Monday, May 18, 2009


One of the still existing major landmarks on North Lake Avenue is the home of Charles Francis Saunders, named Ah-Tshi-Quah-Nah, at 580 North Lake Avenue, which was, along with its gardens, a major tourist attraction in Pasadena during the great hiking era which existed from the early 1900's through the early 1930's. Charles Saunders (1859-1941) moved to Pasadena in the early part of the 2oth century.

His contributions were as an author, naturalist and collector, who practiced and promoted ideals of the Arts and Crafts Movement and also promoted the beauty and allure of the Southwest. He was responsible, along with Charles Lummis, for fostering interest in restoring the deteriorating California missions and reestablishing the El Camino Real.

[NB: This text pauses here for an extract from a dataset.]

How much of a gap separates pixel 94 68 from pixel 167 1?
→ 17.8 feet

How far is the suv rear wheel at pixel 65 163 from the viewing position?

Charles Francis Saunders was born in Bucks County Village, Pennsylvania in 1859 and moved to California in 1906. While he was a resident of Pasadena he became a noted author and naturalist, writing numerous books on topics of the California missions, California and Southwestern flora and fauna, and Native Americans. His books were widely read, from his first book, “In a Poppy Garden,” published in 1904 through his last, “Western Wild Flowers and Their Stories,” published in the late 1930’s. Many of his books were published in multiple editions and are still in print today. He collected Southwestern Native American pottery, basketry and other items and his wife, Mira Culin Saunders, donated his collection after his death to the Southwest Museum.

His home is a designated local landmark of Pasadena and looks much the same as it looked in Saunders' day, although the gardens have gone to rough and the creek, Wilson's Creek, and lagoon behind the house have been channelized in concrete. Still one can see how residential, bucolic and garden-like North Lake Avenue was, by the remnants of many bungalows between the commercial nodes located at the major cross streets. The home was almost destroyed, after having an interior fire in the 1980's and facing a long period of abandonment. It was restored by the new owner in 2005.


  1. Is that the place next to Avis with the tire swing and the hipsters?

  2. That's it. I'll post some photos soon.

  3. Mira Saunders was my great aunt and I visited this house several times in the '40s and '50s. Too young to appreciate the specifics of the garden, but not too young to appreciate its calm early California beauty, and its prolific fig trees!